Content starts

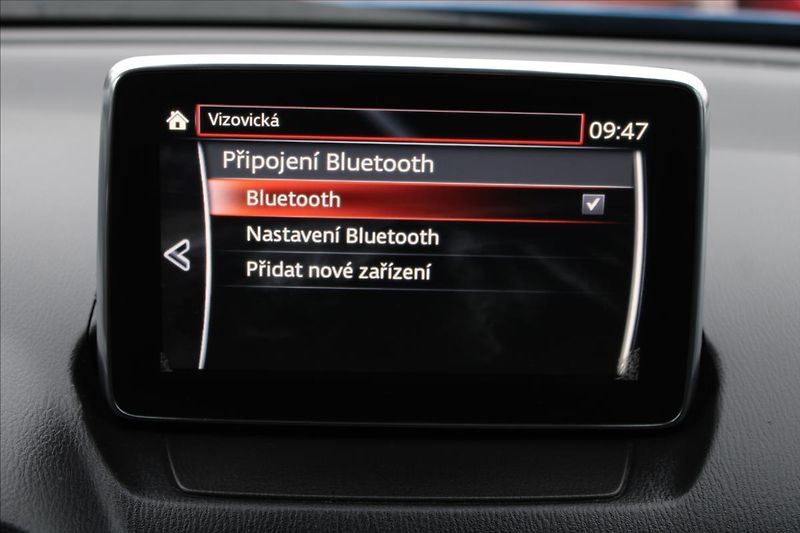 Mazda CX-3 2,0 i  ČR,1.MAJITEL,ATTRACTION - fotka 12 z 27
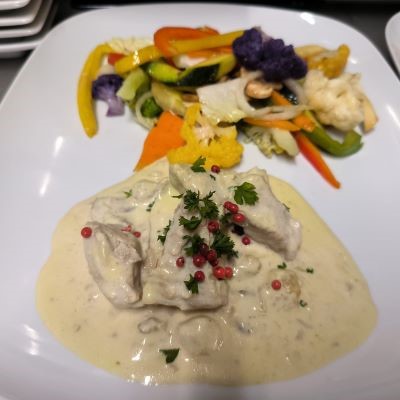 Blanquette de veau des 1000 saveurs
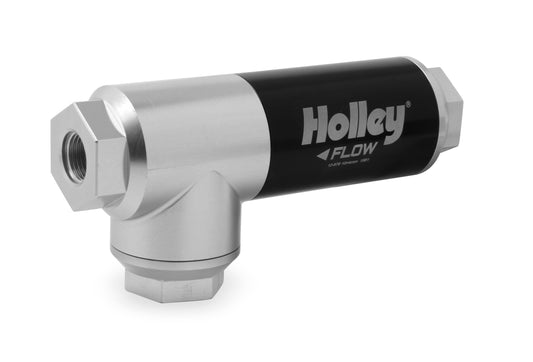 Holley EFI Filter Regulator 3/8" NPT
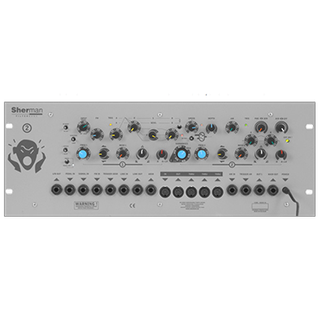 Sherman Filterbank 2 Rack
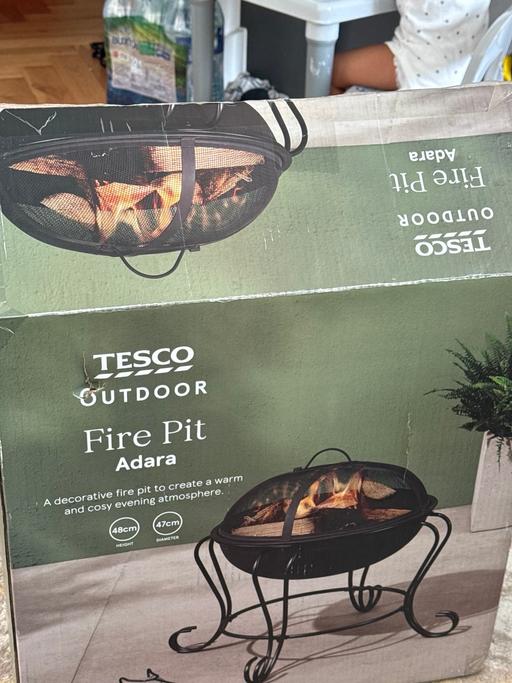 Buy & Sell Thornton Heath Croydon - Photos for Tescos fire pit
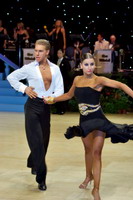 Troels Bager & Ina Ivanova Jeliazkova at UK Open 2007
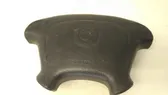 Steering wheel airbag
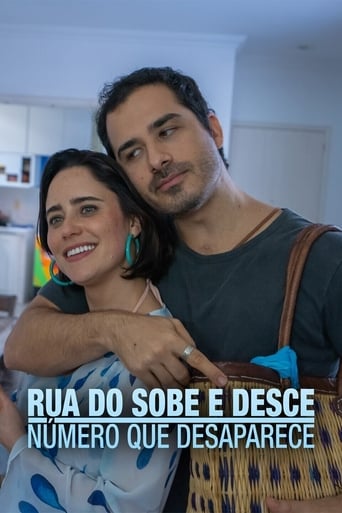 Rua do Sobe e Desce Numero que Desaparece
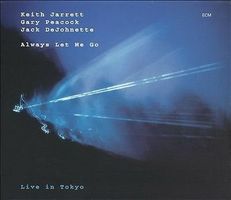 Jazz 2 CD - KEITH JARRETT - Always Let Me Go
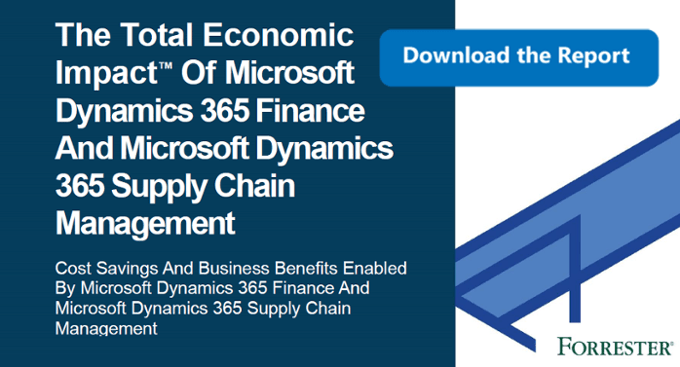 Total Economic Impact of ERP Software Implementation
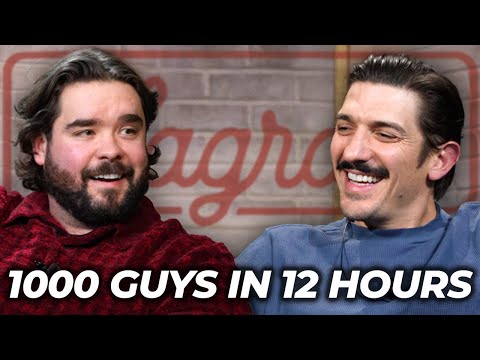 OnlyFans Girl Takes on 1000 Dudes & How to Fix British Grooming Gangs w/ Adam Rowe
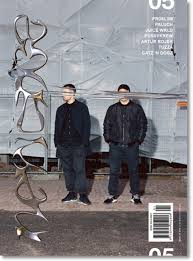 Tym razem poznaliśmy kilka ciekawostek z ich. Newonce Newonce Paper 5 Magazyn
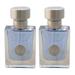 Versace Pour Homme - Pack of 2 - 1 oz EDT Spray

Content ends
Content starts

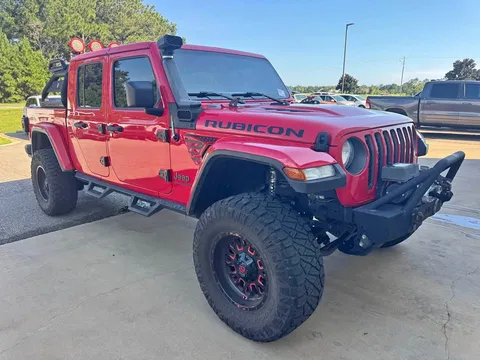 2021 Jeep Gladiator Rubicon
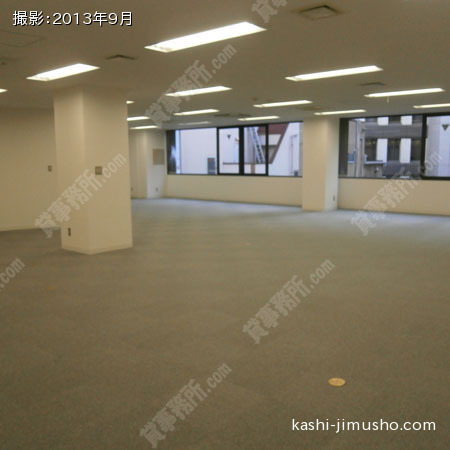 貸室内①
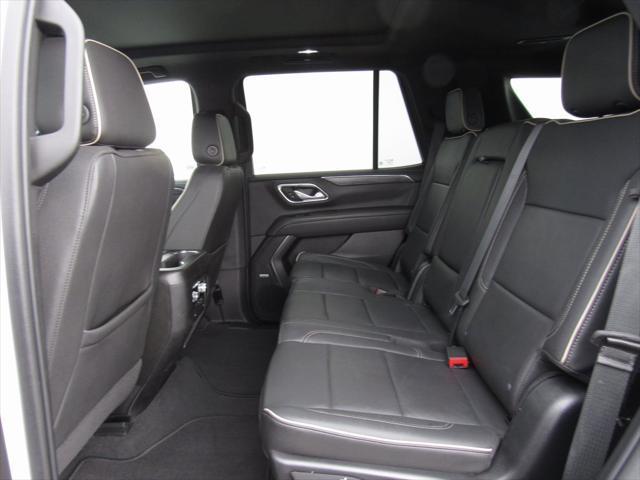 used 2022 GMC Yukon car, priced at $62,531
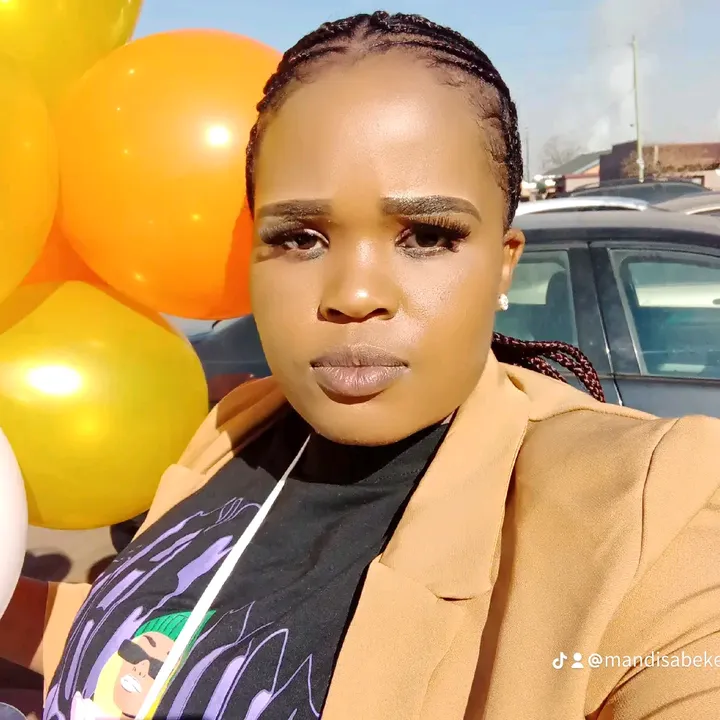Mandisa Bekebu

Content ends

**Problem statement**
Extract from the material above the stretch running from the line containing "OnlyFans Girl Takes" through the line containing "Versace Pour Homme". Keep the text exact and the pictures out.

**The answer**
 OnlyFans Girl Takes on 1000 Dudes & How to Fix British Grooming Gangs w/ Adam Rowe
 Tym razem poznaliśmy kilka ciekawostek z ich. Newonce Newonce Paper 5 Magazyn
 Versace Pour Homme - Pack of 2 - 1 oz EDT Spray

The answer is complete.